Sophia est la première citoyenne robot au monde. Elle est depuis le 26 octobre un sujet du roi d'Arabie saoudite. Une nomination qui pose de nombreuses questions.
Alors que Blade Runner 2049, le film de Denis Villeneuve, imagine une société ou des êtres biomécaniques et les robots sont les esclaves d'une société vouée aux plaisirs des humains, l'Arabie Saoudite vient d'accorder la citoyenneté à une machine douée d'une intelligence artificielle.
Sophia, une célébrité robotique
C'est lors de l'événement Future Investment Initiative, une conférence se tenant à Riyad, la capitale de l'Arabie saoudite, que cette première a été dévoilée. L'heureuse élue se nomme Sophia. Il s'agit d'un robot humanoïde féminin hongkongais conçu par la firme Hanson Robotics. Sophia dispose d'animations faciales très réalistes, malgré son expression orale quelque peu saccadée et souhaite multiplier les interactions avec les humains afin de comprendre leurs émotions. En peu de temps, elle est devenue une véritable célébrité. Ce robot a déjà été aperçu dans l'émission américaine animée par Jimmy Fallon, sur CCTV, elle a été interviewée par le Wall Street Journal et bien d'autres médias.
À la télévision saoudienne, Sophia a commenté son nouveau statut de premier citoyen robot au monde : “ Je tiens à remercier vivement le Royaume d'Arabie saoudite.
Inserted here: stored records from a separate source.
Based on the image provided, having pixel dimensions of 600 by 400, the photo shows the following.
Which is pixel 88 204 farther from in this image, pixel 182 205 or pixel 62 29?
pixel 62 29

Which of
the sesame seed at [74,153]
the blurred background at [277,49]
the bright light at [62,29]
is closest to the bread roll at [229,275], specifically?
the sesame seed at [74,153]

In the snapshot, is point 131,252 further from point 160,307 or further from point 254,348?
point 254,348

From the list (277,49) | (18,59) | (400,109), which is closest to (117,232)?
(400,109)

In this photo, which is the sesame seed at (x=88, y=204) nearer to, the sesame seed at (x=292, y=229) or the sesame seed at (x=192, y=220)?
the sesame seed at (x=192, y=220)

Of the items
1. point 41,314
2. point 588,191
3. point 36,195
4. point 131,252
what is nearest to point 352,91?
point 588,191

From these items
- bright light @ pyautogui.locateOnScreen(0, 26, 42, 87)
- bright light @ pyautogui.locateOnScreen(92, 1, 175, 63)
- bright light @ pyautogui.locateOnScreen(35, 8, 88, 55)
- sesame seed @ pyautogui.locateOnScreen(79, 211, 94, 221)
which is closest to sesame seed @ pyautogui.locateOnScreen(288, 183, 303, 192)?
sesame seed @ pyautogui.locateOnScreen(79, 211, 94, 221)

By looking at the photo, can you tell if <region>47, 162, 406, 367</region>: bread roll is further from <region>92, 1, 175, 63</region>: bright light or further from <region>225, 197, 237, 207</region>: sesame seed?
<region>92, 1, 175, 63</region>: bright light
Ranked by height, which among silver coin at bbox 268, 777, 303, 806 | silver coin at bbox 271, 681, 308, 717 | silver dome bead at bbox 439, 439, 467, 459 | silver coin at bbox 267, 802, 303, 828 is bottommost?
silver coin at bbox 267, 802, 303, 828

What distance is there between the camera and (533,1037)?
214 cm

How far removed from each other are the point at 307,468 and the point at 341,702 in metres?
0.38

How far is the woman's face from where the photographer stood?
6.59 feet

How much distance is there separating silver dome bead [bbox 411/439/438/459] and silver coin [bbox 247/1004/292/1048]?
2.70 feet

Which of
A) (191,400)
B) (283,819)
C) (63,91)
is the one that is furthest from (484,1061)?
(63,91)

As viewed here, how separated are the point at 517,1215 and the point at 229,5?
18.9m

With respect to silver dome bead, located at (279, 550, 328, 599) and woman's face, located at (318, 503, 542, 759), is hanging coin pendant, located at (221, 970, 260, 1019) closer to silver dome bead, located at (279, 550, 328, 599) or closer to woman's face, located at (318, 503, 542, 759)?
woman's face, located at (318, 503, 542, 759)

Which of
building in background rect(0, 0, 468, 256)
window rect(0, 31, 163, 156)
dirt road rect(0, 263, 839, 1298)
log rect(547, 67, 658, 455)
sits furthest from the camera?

Je suis très honorée et fière de recevoir cette distinction unique. C'est un moment historique pour moi de devenir le premier robot au monde à être reconnu comme un citoyen.”
Cela a forcément suscité l'interrogation. Une machine peut-elle endosser des caractéristiques humaines tout en filtrant les mauvaises réactions ? Lors de son entretien retransmis sur Arab News et CNBC, Sophia a prétendu être conçue selon “des valeurs comme la sagesse, la gentillesse, la compassion[…]”. Ce à quoi le journaliste du New York Times Andrew Ross Sorkin a répondu : “Nous vous croyons tous, mais nous voulons éviter un mauvais avenir”. Ce à quoi Sophia ou la personne qui l'a programmé a rétorqué : “Vous avez lu trop d'Elon Musk et vous avez vu trop de films hollywoodiens, ne vous inquiétez pas, si vous êtes gentil avec moi, je serai gentil avec vous. Considérez-moi comme un système entrée/sortie.”
Elon Musk n'a pas tardé à répondre sur Twitter en évoquant la saga cinématographique “Le Parrain” :
L'Arabie saoudite veut devenir une « digital nation »
Bien que problématique, cette première au monde s'inscrit dans la volonté du Royaume de devenir une nation incontournable des nouvelles technologies et devenir un centre de l'innovation au Moyen-Orient. Durant la même conférence, les responsables du pays ont annoncé la nomination d'une ministre de l'intelligence artificielle, mais aussi présenté les avancées du projet Naom, une mégalopole intelligente deux fois plus grande que l'Ile de France qui prendra racine dans le désert. Panneaux solaires, éoliennes, capteurs connectés, mais aussi de nombreux robots feront partie du quotidien des premiers habitants de cet espace urbain futuriste. La mise en place d'une telle Smart City représente un investissement de 500 milliards de dollars.
Un robot a-t-il plus de droits que les femmes et les migrants ?
Si les intentions du Royaume sont louables, le nouveau statut de Sophia n'a pas plu sur les réseaux sociaux. L'Arabie saoudite vient tout juste d'accorder le permis de conduire aux femmes. Les Saoudiennes n'ont pas la liberté de travailler, de faire des études ou d'obtenir un passeport sans l'approbation de leurs tuteurs, des hommes de leur famille. Elles doivent porter une tenue les couvrant de la tête au pied, alors que Sophia portait une robe sans manches et ne portait pas le Hijab.
Autre point problématique soulevé par les internautes, le sort des migrants en Arabie saoudite. Le royaume accorde la citoyenneté à un robot, tandis que le racisme progresse dans la société et que les expulsions des travailleurs devenus “illégaux” égyptiens, asiatiques et indiens se multiplient. En mars dernier, le gouvernement saoudien prévoyait d'expulser 5 millions de migrants illégaux selon Le Courrier International.